NASA-Tensegrity-Robotics-Toolkit / NTRTsim

The NASA Tensegrity Robotics Toolkit Simulator, a physics based simulator to research the design and control of tensegrity robots.
Apache License 2.0
161 stars 81 forks source link

Automated Integration Tests #140

Open brtietz opened 9 years ago

brtietz commented 9 years ago

Recent commits broke the integration tests on master (handling the fix off list). In order to make those tests a little more useful, would it be possible for buildbot to run them on a regular interval? I understand every build is too frequent, but maybe within 24 hours of a new build (or every 24 hours if that's easier)? Currently they take 30 - 45 seconds to run, depending on the machine.
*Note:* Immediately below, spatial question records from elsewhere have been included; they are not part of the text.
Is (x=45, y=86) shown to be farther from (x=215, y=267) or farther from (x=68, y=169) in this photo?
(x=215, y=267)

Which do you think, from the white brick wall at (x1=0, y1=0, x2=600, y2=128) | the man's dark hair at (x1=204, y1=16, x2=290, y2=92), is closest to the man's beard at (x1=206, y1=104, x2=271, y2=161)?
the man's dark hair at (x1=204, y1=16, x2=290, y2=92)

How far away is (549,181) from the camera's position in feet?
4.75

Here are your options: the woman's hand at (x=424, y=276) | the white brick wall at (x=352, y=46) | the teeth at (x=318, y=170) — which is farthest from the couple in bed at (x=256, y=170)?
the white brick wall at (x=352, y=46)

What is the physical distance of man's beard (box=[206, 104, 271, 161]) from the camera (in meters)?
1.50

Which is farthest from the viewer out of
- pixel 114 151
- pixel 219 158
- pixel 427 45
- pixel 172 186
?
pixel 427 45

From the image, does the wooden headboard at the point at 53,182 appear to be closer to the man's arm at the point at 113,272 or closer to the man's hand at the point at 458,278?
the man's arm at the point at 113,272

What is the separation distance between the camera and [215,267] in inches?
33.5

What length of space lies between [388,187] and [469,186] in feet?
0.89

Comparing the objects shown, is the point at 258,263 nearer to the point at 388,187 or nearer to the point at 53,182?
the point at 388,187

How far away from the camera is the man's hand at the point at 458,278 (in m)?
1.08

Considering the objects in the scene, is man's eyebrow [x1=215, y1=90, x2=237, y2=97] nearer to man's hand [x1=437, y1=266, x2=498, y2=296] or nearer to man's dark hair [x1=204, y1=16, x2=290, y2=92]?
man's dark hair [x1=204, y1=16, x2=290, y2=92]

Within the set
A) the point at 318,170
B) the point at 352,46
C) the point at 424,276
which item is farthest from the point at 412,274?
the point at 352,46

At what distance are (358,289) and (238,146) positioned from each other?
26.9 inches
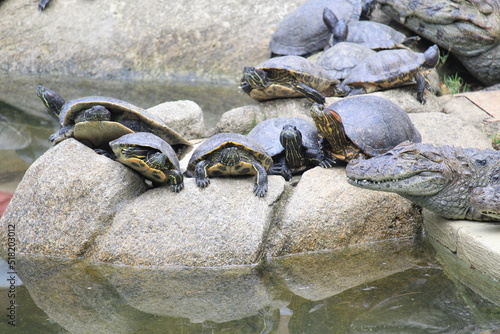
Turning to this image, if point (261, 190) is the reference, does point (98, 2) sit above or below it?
below

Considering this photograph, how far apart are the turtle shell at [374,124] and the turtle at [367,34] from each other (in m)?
3.63

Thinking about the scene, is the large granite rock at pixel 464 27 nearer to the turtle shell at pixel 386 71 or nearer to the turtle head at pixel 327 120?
the turtle shell at pixel 386 71

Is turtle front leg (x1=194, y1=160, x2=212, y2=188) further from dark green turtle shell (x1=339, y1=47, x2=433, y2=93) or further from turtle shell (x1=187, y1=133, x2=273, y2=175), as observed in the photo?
dark green turtle shell (x1=339, y1=47, x2=433, y2=93)

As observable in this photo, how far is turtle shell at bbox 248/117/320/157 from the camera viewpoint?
5527 millimetres

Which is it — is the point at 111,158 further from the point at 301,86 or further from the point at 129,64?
the point at 129,64

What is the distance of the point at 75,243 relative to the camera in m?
4.74

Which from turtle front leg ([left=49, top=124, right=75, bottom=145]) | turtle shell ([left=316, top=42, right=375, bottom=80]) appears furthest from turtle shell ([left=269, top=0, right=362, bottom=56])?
turtle front leg ([left=49, top=124, right=75, bottom=145])

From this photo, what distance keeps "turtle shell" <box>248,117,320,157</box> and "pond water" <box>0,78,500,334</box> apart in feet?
4.04

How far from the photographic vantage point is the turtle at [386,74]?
7164mm

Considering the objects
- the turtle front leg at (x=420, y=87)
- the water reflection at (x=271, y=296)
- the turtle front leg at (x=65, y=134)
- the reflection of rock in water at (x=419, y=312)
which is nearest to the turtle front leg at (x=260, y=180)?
the water reflection at (x=271, y=296)

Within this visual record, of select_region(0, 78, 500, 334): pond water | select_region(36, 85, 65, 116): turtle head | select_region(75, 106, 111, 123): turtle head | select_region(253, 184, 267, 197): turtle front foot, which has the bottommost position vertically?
select_region(0, 78, 500, 334): pond water

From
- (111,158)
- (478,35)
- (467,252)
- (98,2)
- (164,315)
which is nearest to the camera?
(164,315)

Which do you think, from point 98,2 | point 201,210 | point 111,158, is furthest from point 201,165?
point 98,2

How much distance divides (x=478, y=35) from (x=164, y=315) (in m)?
6.93
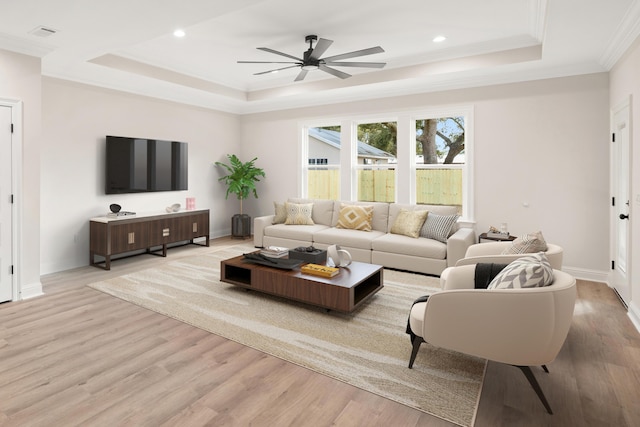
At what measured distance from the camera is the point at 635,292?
11.2ft

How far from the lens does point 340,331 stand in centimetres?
315

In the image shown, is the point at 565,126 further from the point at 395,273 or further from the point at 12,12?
the point at 12,12

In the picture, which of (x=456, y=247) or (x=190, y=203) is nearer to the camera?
(x=456, y=247)

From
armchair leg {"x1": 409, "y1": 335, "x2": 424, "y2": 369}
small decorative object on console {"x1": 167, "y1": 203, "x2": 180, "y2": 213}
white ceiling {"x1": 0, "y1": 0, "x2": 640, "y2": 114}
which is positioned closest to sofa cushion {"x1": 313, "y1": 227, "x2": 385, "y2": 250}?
white ceiling {"x1": 0, "y1": 0, "x2": 640, "y2": 114}

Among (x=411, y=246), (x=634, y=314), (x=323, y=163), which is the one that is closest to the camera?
(x=634, y=314)

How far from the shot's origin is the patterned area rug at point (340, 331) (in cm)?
232

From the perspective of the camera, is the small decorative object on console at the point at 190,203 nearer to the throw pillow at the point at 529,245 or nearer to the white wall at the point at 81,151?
the white wall at the point at 81,151

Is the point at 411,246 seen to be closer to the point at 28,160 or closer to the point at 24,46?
the point at 28,160

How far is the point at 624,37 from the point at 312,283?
3.75 meters

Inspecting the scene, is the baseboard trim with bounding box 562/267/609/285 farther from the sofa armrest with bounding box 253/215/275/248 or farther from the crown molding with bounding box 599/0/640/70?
the sofa armrest with bounding box 253/215/275/248

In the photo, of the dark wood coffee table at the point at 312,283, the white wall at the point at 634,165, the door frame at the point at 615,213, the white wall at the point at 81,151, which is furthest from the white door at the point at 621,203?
the white wall at the point at 81,151

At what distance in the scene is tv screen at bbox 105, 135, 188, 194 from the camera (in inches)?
219

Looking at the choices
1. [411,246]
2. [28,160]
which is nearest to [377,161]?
[411,246]

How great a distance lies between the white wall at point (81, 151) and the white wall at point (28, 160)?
1.09 m
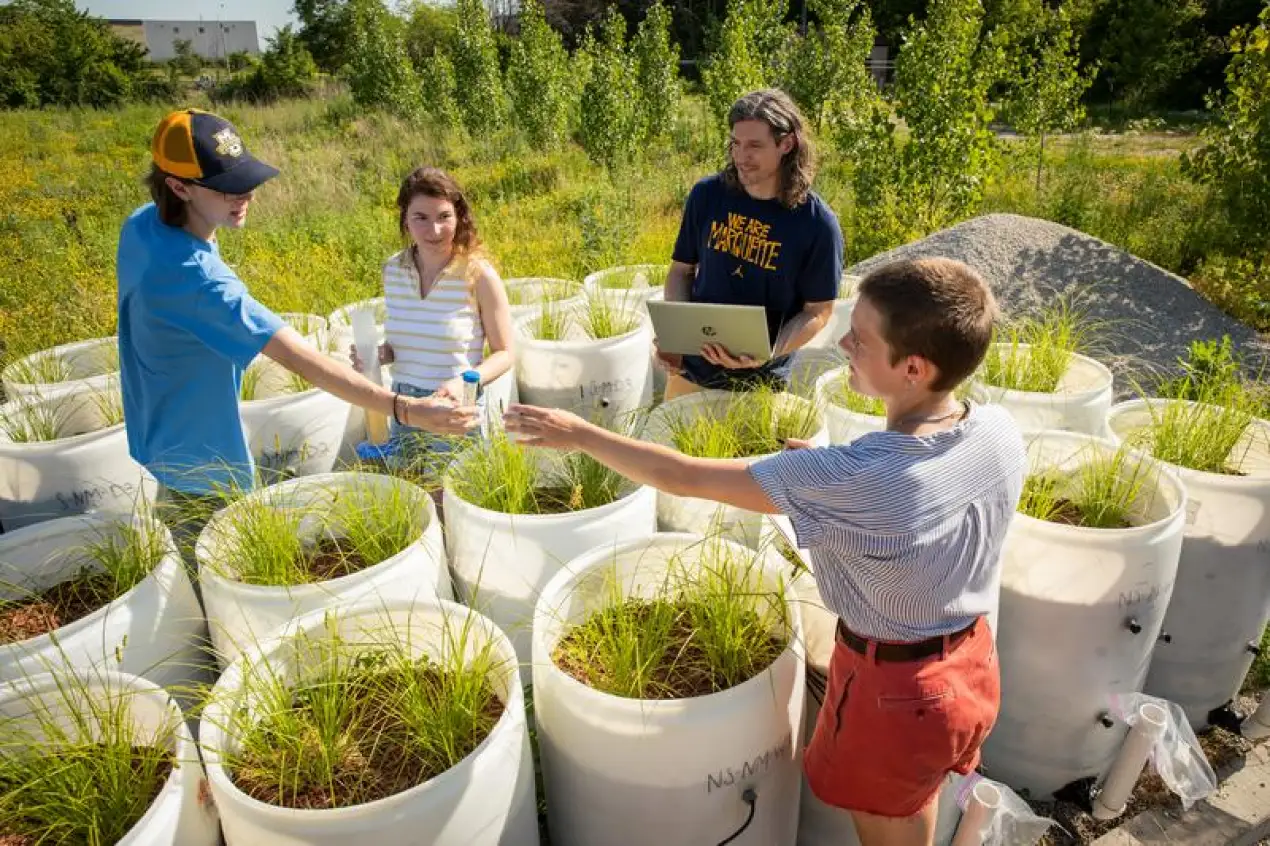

One of the tests needs to be updated to the lastest data before it passes, I'll take care of that this week.

PerryBhandal commented 9 years ago

Certainly can.

Let's add a nightly build which does a full build of NTRT source and its libraries (i.e. no cached boost/bullet) then run all unit tests and integration tests. Ideally we should have this run for both OS X and Linux.

I'll try to get the nightly builds that just cover Linux and doing integration tests by this weekend, then when I have more free time (and if we run into further issues where we have OS specific bugs like we're currently seeing) I can add an OS X nightly build.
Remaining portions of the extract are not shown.